ACTIVITY :: The word "over" marks the lines to keep; find each one in the data and copy it.

[Records from a collection]

====

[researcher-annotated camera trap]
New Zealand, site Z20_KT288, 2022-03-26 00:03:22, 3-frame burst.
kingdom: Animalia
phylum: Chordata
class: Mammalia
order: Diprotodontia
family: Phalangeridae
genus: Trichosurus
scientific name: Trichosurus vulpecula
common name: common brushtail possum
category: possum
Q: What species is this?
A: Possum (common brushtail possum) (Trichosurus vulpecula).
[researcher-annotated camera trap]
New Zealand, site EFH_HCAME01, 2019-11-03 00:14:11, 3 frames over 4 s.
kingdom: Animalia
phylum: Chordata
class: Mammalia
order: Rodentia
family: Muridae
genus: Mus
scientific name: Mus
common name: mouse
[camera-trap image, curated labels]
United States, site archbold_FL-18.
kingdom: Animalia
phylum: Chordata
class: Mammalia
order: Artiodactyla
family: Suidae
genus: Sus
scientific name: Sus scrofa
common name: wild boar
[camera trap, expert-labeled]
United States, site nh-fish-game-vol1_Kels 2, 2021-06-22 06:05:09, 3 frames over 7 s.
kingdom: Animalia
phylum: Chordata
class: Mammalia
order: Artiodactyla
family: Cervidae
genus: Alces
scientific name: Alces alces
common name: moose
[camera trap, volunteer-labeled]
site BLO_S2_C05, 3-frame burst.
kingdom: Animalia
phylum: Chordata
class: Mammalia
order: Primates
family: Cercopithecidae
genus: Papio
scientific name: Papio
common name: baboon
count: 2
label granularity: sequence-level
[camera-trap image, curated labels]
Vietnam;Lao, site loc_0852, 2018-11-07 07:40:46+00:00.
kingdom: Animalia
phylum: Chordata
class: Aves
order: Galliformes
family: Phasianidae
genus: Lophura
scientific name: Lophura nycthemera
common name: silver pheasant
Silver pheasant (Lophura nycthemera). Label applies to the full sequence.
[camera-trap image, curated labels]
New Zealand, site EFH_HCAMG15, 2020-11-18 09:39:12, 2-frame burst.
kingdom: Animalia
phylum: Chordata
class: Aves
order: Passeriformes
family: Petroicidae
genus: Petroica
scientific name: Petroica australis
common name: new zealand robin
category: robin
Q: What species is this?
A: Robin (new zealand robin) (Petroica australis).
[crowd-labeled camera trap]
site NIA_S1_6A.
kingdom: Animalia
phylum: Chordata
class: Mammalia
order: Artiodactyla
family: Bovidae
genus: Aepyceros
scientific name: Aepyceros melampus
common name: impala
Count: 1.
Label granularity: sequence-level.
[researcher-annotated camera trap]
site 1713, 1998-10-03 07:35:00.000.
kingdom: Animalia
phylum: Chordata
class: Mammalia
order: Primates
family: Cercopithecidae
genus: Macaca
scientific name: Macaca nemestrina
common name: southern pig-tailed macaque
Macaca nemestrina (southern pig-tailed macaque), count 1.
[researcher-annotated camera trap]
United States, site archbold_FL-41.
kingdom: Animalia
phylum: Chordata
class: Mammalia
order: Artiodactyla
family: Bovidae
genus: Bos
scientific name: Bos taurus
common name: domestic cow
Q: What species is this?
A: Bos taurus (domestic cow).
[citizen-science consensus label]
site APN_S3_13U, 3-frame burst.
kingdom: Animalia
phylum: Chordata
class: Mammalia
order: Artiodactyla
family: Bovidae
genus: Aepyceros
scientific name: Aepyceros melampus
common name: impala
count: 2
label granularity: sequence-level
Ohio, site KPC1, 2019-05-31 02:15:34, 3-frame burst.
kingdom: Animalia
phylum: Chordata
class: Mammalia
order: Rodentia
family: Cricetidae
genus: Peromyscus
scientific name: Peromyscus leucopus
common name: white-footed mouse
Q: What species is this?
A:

====

EXPECTED ANSWER ::
New Zealand, site EFH_HCAME01, 2019-11-03 00:14:11, 3 frames over 4 s.
United States, site nh-fish-game-vol1_Kels 2, 2021-06-22 06:05:09, 3 frames over 7 s.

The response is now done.